From the American Scene: The Uptown Social Club
Every Friday the New York Post carries at least fifty advertisements inviting single people under and over twenty-eight years of age to public dances held in hotels and Jewish centers all over town. Ostensibly addressed to the public at large, these advertisements are aimed, in fact, at Jewish readers of the Post. There are, to be sure, a handful of non-Jewish organizations, such as the Knights of Columbus, that also advertise their dances and affairs in the daily newspapers, but their ads are small and few, tucked away on a back page of the Daily News.

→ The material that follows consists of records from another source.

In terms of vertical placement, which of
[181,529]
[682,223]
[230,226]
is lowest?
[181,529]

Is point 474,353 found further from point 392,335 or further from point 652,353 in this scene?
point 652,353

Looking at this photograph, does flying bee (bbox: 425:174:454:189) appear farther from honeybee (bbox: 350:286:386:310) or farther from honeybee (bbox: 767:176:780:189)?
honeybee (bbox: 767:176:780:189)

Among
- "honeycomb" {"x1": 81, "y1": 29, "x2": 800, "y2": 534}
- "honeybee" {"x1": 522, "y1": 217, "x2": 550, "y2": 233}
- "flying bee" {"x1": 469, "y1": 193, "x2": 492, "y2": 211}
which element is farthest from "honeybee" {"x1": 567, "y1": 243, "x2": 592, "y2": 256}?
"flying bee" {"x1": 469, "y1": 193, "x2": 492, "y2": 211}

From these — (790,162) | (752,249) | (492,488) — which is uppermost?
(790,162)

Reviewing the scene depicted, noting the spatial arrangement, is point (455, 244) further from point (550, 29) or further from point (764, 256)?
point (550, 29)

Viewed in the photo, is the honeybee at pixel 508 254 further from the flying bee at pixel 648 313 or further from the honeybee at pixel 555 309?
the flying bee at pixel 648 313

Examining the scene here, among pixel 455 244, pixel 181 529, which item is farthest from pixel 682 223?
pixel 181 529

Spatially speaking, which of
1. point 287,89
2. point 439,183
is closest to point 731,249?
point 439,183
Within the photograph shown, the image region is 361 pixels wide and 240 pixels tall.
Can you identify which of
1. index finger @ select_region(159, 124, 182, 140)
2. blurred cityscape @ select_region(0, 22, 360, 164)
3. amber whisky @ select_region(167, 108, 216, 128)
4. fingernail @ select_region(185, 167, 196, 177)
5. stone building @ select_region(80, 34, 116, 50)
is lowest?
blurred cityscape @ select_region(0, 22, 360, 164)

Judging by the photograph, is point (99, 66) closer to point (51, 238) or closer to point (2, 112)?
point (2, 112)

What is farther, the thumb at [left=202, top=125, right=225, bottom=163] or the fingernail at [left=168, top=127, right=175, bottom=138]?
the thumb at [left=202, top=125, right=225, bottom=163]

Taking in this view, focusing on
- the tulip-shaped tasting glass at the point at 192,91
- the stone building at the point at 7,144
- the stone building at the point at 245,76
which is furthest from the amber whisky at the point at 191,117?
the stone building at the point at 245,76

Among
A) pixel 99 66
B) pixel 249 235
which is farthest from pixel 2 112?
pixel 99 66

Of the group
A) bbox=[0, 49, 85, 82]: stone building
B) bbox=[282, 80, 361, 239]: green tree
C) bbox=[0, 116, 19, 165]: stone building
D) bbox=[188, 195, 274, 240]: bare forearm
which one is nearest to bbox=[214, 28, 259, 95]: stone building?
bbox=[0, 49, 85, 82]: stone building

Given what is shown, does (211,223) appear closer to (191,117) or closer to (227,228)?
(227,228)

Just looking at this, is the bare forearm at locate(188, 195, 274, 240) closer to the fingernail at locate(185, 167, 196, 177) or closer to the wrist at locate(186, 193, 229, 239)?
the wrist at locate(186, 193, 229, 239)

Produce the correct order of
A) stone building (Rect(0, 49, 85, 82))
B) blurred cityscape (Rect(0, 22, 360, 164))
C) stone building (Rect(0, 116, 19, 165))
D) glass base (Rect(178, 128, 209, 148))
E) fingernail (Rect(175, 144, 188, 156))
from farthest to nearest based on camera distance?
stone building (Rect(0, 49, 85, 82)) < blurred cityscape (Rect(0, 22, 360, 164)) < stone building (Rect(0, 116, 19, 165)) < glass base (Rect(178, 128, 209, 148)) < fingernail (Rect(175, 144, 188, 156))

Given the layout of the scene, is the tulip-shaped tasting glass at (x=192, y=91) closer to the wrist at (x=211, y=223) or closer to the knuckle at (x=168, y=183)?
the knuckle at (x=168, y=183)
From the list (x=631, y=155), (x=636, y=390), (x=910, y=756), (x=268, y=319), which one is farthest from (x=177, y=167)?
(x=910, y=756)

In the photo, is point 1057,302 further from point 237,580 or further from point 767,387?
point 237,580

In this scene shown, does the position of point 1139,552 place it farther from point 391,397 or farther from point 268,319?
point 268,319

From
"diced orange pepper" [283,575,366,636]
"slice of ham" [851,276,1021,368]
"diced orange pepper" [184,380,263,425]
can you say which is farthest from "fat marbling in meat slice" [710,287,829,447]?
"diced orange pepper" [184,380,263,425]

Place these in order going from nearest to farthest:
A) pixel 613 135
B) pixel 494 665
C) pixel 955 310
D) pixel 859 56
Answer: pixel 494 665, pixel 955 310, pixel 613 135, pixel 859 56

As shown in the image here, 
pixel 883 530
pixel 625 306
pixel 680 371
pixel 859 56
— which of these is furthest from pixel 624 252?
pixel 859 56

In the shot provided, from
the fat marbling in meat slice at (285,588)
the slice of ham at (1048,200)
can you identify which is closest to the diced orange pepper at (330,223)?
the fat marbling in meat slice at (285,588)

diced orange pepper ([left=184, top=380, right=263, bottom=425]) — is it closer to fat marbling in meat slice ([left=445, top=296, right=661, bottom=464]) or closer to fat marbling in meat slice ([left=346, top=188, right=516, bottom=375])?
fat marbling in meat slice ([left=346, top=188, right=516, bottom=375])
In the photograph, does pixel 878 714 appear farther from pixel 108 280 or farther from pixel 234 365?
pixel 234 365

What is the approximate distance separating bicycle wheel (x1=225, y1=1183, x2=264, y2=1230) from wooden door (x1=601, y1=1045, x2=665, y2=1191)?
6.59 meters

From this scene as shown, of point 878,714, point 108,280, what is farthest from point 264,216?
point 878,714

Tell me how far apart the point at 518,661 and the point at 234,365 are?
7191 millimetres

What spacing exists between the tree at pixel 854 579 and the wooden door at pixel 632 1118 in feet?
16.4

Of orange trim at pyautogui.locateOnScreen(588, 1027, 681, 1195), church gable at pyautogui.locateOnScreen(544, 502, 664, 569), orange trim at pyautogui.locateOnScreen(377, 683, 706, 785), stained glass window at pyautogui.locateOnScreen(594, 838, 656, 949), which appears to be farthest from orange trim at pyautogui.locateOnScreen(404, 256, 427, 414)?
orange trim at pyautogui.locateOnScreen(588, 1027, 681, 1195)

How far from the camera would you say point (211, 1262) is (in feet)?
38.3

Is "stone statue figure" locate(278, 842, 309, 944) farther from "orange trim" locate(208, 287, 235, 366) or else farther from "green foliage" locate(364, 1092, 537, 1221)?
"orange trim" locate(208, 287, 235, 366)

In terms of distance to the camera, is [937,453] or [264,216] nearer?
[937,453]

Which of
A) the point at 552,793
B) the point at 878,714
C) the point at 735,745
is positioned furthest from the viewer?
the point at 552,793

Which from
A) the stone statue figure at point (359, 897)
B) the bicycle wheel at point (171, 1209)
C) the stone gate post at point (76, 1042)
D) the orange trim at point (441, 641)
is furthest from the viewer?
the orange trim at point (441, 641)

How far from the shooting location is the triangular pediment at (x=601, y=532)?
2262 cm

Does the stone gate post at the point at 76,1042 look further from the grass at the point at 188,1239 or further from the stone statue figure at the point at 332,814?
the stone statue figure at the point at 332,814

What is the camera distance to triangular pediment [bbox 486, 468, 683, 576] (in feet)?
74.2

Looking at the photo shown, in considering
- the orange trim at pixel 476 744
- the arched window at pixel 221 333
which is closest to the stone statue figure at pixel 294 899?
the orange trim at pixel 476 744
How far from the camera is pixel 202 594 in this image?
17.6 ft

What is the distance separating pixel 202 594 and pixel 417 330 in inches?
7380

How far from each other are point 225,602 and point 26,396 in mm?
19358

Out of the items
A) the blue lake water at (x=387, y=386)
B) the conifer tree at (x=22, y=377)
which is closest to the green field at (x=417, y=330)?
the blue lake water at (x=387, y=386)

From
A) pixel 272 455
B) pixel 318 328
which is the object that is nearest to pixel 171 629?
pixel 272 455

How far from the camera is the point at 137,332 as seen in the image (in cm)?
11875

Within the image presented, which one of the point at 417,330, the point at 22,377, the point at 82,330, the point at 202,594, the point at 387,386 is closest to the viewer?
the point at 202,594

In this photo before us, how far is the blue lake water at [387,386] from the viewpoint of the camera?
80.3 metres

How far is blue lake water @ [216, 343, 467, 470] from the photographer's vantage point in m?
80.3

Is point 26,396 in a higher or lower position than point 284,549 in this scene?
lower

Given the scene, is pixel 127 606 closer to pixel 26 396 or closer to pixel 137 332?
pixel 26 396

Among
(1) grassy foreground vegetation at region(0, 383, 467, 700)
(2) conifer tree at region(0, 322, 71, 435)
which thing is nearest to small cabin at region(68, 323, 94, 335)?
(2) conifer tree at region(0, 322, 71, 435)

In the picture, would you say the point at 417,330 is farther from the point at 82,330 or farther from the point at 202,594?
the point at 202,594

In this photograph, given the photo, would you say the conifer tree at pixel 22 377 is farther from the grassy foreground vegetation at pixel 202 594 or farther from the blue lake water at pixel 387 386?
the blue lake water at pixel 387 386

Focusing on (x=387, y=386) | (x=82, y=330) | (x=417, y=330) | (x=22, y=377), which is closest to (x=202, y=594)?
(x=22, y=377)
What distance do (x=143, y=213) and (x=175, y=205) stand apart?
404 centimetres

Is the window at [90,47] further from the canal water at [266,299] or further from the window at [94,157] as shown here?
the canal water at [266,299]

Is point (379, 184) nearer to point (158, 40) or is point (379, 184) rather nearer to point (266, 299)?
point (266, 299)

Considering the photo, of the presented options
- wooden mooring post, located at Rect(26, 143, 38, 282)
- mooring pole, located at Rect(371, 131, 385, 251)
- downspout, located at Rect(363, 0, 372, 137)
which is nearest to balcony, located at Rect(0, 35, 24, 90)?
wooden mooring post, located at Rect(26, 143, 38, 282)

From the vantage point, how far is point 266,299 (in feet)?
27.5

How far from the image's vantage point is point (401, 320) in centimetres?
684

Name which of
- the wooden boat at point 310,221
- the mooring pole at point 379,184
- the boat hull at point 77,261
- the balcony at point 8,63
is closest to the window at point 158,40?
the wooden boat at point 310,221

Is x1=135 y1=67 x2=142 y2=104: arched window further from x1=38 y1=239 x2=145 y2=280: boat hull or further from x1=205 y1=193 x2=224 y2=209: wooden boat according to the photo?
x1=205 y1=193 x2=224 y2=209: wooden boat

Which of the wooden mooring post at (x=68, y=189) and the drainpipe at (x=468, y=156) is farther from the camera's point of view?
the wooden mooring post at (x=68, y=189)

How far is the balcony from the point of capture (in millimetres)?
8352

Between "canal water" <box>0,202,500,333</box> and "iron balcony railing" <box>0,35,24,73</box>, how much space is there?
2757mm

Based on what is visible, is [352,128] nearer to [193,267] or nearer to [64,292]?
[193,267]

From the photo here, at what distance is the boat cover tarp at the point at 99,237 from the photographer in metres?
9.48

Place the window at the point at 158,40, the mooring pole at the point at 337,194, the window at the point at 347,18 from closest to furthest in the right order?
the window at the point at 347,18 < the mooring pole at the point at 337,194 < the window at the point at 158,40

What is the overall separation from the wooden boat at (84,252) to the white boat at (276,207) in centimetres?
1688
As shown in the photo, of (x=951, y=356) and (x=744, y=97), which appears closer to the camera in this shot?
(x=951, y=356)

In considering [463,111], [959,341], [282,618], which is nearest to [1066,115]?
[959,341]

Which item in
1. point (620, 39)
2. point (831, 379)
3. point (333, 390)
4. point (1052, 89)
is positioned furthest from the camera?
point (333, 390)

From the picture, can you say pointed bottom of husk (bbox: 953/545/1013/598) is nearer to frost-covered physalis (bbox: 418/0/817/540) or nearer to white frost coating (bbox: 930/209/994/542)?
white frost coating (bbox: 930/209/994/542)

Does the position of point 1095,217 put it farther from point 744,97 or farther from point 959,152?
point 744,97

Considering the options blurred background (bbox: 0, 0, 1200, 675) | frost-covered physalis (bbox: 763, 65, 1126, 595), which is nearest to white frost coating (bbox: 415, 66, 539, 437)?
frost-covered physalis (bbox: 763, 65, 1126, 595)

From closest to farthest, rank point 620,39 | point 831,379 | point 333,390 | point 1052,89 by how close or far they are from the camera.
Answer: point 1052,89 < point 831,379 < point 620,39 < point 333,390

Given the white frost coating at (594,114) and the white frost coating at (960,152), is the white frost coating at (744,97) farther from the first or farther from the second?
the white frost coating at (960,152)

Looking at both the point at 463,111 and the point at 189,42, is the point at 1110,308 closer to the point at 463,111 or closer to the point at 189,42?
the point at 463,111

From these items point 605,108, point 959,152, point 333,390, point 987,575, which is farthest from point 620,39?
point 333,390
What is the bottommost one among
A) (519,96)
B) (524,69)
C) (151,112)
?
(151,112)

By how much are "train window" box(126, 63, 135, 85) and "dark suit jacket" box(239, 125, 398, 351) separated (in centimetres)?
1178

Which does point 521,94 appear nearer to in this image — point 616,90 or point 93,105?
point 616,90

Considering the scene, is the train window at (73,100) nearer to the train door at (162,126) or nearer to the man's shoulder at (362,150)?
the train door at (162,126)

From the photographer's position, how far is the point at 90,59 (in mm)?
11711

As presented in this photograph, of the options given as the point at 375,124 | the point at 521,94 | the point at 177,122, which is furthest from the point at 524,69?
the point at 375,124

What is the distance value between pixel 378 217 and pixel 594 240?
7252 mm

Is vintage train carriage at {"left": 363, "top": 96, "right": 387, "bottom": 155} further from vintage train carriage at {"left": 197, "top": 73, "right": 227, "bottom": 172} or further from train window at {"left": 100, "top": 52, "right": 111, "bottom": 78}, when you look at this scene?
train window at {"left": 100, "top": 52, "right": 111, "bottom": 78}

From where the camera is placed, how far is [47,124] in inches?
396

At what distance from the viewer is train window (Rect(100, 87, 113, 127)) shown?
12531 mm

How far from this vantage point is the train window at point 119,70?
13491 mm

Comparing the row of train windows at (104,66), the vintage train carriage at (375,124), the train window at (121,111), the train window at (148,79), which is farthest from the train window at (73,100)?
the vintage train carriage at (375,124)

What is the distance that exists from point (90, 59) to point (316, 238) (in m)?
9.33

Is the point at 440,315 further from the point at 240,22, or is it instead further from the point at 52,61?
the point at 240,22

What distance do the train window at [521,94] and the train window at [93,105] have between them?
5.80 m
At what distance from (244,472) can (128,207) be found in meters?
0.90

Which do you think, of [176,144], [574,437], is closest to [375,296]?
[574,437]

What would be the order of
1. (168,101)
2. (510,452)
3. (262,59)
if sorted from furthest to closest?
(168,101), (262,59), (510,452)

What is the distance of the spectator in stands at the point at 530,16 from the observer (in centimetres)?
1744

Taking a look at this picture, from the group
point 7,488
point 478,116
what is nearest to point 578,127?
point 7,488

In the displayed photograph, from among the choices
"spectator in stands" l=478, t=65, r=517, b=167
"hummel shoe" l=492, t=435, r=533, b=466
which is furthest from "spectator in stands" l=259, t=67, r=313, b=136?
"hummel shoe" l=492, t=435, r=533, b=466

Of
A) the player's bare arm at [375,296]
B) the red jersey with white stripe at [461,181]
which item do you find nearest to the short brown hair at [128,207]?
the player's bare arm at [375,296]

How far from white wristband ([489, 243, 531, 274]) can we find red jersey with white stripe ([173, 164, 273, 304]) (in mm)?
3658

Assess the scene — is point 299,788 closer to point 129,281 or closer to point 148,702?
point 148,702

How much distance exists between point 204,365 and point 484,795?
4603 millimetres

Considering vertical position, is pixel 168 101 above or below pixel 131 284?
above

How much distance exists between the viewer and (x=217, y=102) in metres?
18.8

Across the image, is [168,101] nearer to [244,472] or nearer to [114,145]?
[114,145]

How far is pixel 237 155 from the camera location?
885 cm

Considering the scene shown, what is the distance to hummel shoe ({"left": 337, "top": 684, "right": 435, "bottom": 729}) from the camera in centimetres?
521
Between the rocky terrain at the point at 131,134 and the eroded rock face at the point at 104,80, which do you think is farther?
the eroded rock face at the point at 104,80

The advertisements in the Post are many and large. In a good number the affiliation is self-evident: either the location or the sponsorship of the dance proclaims it. In one Friday issue of the Post, for instance, public dances were advertised to be held on the premises of the Ocean Avenue Jewish Center, the Rego Park Jewish Center, the Hillcrest Jewish Center, Temple Adath Israel, and similar places—fifteen in all. There were also dances sponsored by the National Fraternal Zionists, the Young Israel of the Concourse, B’nai B’rith, and numerous other Jewish organizations. Dances under commercial sponsorship are identified as to Jewish character indirectly, the favorite device being a menorah placed somewhere in the ad. Thus an ad for a dance at the Hotel Biltmore, featuring the band of Tito Puente—“in person all eve, or money refunded”—carried a single menorah at bottom center, that for a dance at the Hotel McAlpin showed two, one in each upper corner. On Jewish holidays the Post blossoms forth with announcements of Purim, Chanukah, Passover, and even pre-Passover and pre-Purim dances.